The Pincushions have nectar glands at the tips of the new leaves. These may help them to expand, but probably attract wasps and ants to eat up any hungry caterpillars. Conebushes tend to have black "mucro" tips which may do the same thing. Sugarbushes have hard rims with glossy glands at the leaf tip. We don't really know why these leaves have these structures!
Common Sunshine Conebush: Leucadendron salignum (Knoppiesgeelbos): Note the February-March Peak, with the low growth corresponding to the flowering period. There is a little rest period from everything (both growth and flowering) in November (perhaps a time to grow roots?). Like flowering, growth is symmetrical - it starts and finishes in a similar pattern.
The Pincushion Ls cordifolium (Bobbejaanklou): Note the December-February Peak, with a distinct gap in winter, which is when there are lots of Buds. Also growth, like flowering is asymmetrical - but flowering starts slowly and suddenly stops, while growth starts slowly, suddenly peaks (as flowering drops) and then gently slows down.
King Sugarbush Protea cynaroides (Koningsuikerbos): Note the low November Peak (only 80% of the plants are growing, and only 60% are growing vigorously ). But then there is always a low level of new growth. This matches the flowering pattern with growth during the period when Flowering "drops" to 5%.
Golden Sunshinebush Leucadendron laureolum (Louriertolbos): Note the long period of growth, lasting from November to June, with a peak in January. The quiet period is when the plants are flowering, but there is a rest period from August to October when the plants are not growing or flowering. What might they be doing? In some places the plants may be waterlogged in late winter (they like deep sands on the flats).

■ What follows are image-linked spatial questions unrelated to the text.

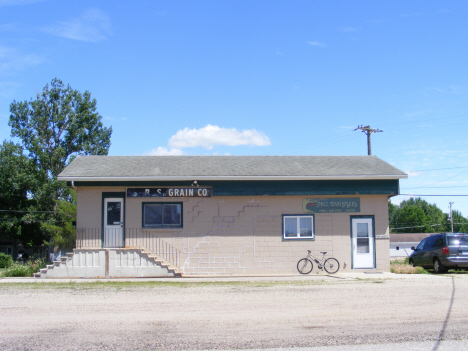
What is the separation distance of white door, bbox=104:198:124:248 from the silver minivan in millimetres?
11907

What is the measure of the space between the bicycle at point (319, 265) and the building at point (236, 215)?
257mm

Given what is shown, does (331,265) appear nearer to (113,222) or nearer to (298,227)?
(298,227)


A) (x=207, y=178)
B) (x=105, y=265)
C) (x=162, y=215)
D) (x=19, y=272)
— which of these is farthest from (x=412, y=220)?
(x=19, y=272)

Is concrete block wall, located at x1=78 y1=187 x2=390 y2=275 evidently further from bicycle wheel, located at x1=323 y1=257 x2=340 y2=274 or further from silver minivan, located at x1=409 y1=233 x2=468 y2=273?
silver minivan, located at x1=409 y1=233 x2=468 y2=273

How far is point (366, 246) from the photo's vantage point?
729 inches

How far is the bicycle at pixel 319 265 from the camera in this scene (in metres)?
18.1

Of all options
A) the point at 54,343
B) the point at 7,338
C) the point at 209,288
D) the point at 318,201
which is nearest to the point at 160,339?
the point at 54,343

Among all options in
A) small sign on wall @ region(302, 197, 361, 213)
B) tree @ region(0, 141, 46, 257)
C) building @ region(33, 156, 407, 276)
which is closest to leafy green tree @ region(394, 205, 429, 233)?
tree @ region(0, 141, 46, 257)

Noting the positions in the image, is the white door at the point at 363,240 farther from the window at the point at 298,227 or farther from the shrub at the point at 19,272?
the shrub at the point at 19,272

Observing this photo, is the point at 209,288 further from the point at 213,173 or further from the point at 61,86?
the point at 61,86

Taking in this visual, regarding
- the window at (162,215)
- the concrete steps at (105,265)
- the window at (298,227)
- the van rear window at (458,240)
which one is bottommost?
the concrete steps at (105,265)

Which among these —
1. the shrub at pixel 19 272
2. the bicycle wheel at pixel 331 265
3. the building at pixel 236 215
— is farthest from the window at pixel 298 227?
the shrub at pixel 19 272

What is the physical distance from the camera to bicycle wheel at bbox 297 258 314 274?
18047 millimetres

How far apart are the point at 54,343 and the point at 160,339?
1.57m
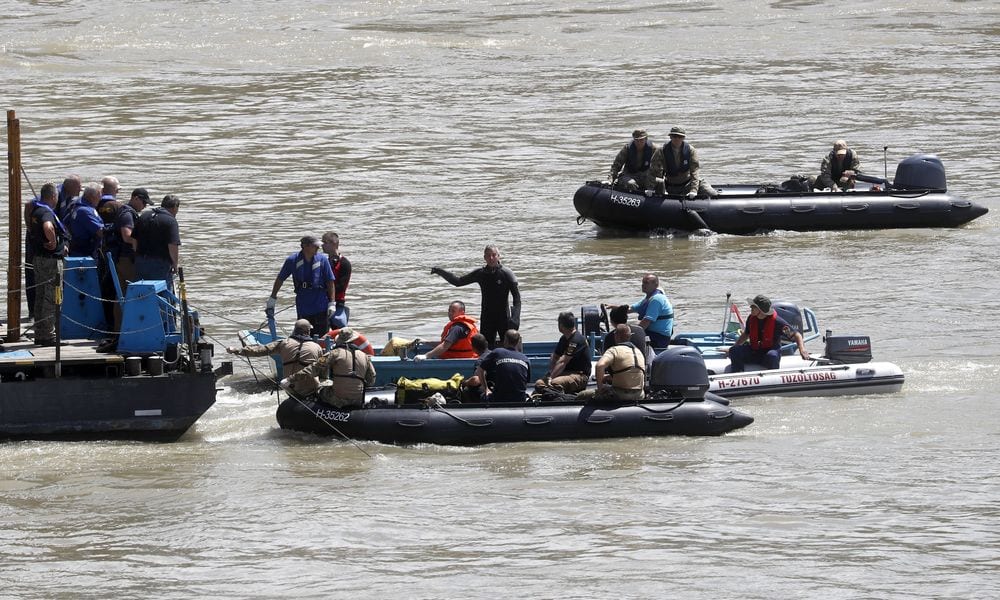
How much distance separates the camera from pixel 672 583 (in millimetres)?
10383

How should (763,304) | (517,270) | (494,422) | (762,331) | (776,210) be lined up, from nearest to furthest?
(494,422) → (763,304) → (762,331) → (517,270) → (776,210)

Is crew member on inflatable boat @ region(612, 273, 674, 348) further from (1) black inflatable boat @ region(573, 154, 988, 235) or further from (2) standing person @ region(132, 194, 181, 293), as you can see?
(1) black inflatable boat @ region(573, 154, 988, 235)

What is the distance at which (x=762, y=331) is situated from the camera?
50.2ft

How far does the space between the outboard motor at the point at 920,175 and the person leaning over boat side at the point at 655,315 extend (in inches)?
409

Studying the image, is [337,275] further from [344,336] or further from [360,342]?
[344,336]

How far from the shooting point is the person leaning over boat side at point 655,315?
1497 cm

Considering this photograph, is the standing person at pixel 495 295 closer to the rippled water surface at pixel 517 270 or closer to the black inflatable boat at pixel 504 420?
the black inflatable boat at pixel 504 420

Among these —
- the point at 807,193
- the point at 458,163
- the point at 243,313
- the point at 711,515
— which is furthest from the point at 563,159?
the point at 711,515

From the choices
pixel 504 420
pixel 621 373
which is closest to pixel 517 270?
pixel 621 373

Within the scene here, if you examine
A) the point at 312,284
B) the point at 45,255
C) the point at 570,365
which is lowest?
the point at 570,365

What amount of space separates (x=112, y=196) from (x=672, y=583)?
6957 millimetres

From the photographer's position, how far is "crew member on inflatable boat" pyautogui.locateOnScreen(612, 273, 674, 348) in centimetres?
1497

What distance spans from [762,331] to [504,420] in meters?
3.22

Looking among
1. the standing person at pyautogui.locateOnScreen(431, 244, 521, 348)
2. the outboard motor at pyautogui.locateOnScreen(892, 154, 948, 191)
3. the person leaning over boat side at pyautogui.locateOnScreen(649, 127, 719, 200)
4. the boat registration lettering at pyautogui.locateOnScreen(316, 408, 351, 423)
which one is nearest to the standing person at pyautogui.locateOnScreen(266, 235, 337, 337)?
the standing person at pyautogui.locateOnScreen(431, 244, 521, 348)
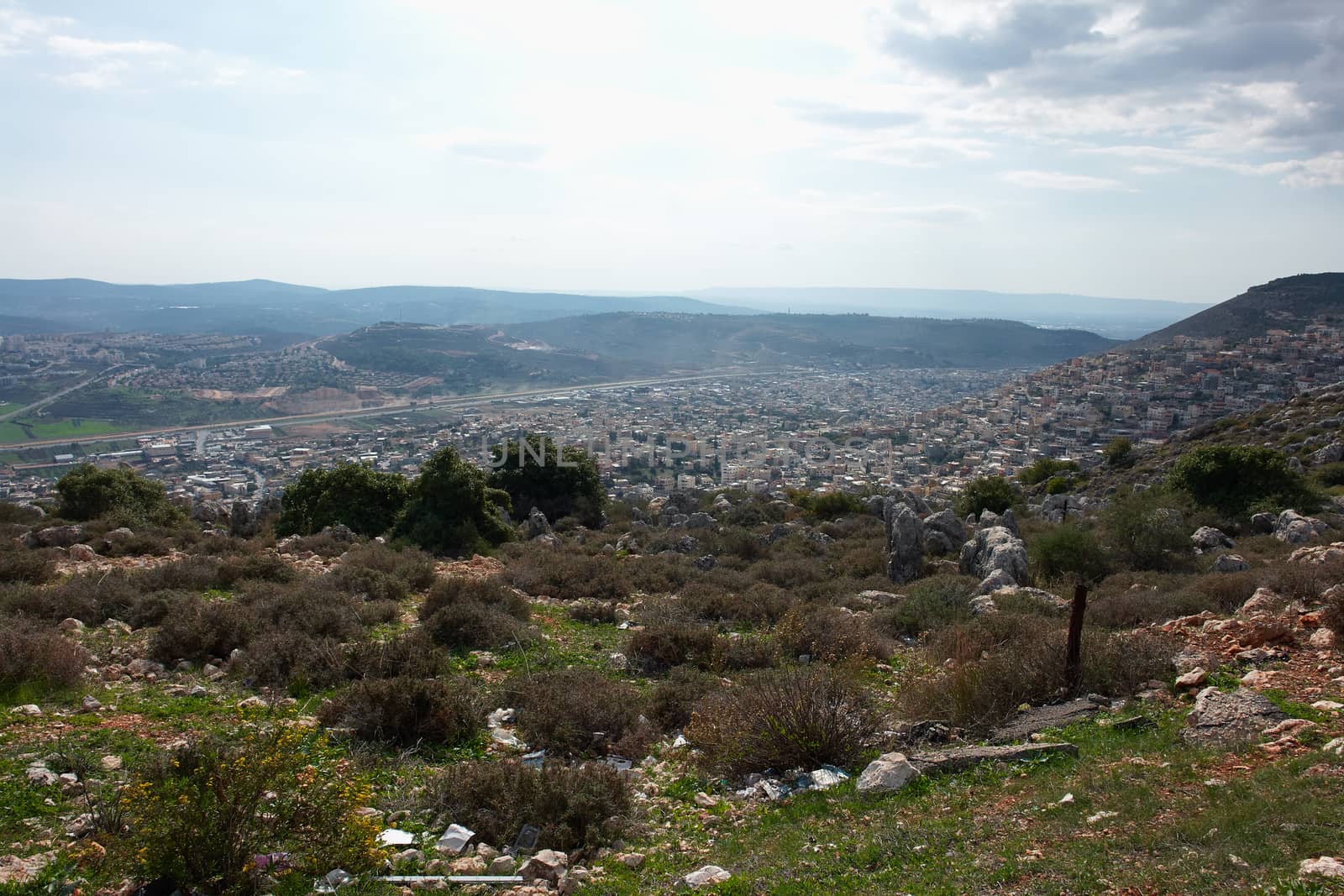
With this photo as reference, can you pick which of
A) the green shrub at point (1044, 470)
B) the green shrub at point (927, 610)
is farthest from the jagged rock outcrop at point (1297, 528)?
the green shrub at point (1044, 470)

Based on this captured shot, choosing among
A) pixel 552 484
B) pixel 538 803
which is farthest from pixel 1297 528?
pixel 552 484

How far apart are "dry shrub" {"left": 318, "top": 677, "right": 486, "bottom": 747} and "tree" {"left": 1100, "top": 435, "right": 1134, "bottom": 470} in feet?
105

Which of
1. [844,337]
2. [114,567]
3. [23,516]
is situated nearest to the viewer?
[114,567]

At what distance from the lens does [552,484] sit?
26562mm

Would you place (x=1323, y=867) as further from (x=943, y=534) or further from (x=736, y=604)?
(x=943, y=534)

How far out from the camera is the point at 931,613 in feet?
38.6

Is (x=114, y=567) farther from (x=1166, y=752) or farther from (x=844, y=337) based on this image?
(x=844, y=337)

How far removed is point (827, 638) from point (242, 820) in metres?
7.20

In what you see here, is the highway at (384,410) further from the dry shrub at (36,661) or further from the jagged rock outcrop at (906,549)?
the jagged rock outcrop at (906,549)

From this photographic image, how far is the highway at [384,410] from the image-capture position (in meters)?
48.2

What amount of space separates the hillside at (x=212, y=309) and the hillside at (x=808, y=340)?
140 ft

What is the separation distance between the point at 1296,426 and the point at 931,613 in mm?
29022

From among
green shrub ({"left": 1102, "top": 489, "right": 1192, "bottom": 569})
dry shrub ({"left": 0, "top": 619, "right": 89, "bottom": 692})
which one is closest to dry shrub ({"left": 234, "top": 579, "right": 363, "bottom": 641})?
dry shrub ({"left": 0, "top": 619, "right": 89, "bottom": 692})

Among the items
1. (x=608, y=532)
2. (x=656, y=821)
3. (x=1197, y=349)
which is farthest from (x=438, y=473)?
(x=1197, y=349)
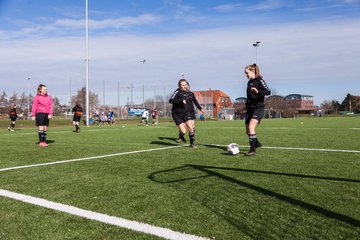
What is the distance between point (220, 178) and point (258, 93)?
3.30m

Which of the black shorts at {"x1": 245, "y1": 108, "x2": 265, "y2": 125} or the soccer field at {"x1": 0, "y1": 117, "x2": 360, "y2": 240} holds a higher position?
the black shorts at {"x1": 245, "y1": 108, "x2": 265, "y2": 125}

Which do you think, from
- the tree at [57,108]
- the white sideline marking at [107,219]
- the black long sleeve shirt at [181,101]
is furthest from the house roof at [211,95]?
the white sideline marking at [107,219]

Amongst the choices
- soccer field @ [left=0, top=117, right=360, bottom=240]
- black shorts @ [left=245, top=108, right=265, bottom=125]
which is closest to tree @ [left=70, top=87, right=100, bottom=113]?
black shorts @ [left=245, top=108, right=265, bottom=125]

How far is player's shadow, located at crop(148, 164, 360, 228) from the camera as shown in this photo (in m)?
3.33

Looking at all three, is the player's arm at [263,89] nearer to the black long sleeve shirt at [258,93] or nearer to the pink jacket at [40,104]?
A: the black long sleeve shirt at [258,93]

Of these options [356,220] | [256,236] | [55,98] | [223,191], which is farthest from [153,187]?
[55,98]

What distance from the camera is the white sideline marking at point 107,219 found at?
2900mm

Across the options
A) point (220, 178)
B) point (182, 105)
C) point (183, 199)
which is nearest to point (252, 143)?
point (220, 178)

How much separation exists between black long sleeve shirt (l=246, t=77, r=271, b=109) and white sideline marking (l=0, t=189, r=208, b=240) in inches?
212

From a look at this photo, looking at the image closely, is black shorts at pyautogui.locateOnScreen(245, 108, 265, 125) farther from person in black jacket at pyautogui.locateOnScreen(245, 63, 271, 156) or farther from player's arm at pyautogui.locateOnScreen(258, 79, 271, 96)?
player's arm at pyautogui.locateOnScreen(258, 79, 271, 96)

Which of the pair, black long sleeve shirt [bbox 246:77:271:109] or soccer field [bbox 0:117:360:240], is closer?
soccer field [bbox 0:117:360:240]

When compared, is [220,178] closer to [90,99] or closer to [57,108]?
[90,99]

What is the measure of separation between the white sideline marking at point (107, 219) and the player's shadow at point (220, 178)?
62 cm

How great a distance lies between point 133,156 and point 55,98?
7785cm
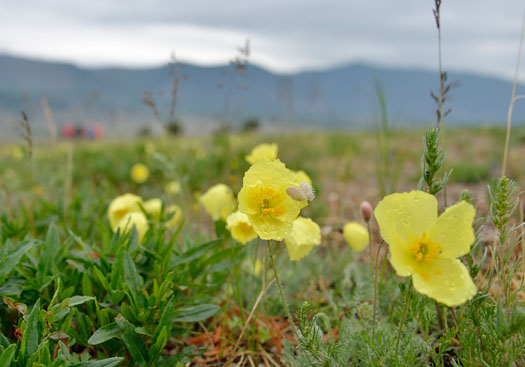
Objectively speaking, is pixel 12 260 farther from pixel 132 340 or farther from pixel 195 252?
pixel 195 252

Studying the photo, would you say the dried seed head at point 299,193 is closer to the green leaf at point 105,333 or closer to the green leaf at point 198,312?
the green leaf at point 198,312

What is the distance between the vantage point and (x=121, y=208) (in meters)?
2.23

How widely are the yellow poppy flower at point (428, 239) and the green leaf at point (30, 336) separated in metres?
1.07

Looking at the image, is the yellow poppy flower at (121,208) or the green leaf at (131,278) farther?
the yellow poppy flower at (121,208)

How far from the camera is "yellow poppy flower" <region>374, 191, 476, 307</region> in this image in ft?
3.32

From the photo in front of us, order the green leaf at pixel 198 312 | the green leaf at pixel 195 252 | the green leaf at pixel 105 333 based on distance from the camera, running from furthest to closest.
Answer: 1. the green leaf at pixel 195 252
2. the green leaf at pixel 198 312
3. the green leaf at pixel 105 333

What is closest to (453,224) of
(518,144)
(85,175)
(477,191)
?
(477,191)

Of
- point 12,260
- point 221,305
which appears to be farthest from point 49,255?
point 221,305

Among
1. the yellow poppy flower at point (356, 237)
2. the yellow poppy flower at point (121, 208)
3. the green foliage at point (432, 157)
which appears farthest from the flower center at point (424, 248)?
the yellow poppy flower at point (121, 208)

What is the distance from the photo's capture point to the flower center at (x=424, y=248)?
1.06 meters

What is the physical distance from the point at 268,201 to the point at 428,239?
0.46 meters

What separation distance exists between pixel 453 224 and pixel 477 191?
3.91 m

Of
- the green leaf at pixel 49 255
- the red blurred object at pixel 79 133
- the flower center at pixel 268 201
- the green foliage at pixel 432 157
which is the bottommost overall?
the red blurred object at pixel 79 133

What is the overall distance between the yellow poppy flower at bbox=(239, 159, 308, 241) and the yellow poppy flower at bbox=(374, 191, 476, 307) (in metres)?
0.27
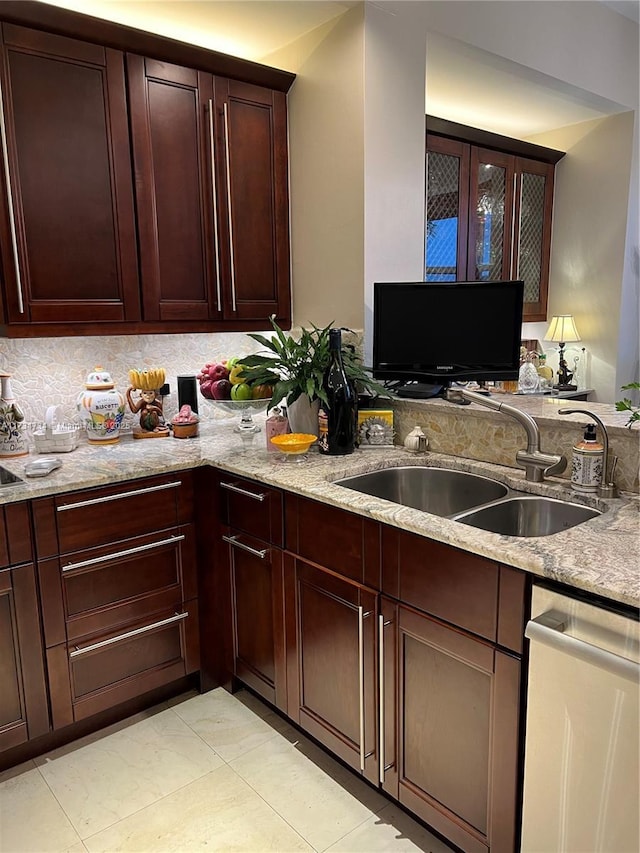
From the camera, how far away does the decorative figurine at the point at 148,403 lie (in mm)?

Greyleaf Sugarbush Pr laurifolia (Louriersuikerbos): Note the long growth period, lasting from September to February with a peak during November-December. Relatively little growing is done between March and August - the period of most flowering! Unlike Ld laureolum, there is no rest period!
Claspingleaf Sugarbush Pr amplexicaulis (Bloekomblaarsuikerbos): Here we have a species which grows all year round. Only during July and August (the peak flowering months!) is growth markedly low! The rest of the time most of the plants are growing. Could this be because the flowerheads (at the base of the plant) do not structurally interfere with growth?
Common Stream Conebush Leucadendron salicifolium (Riviertolbos): High levels of growth are maintained for most of the year (8 months) , except for June to September, when there is a marked dip. Since the plants flower from June to August, September is again a rest period.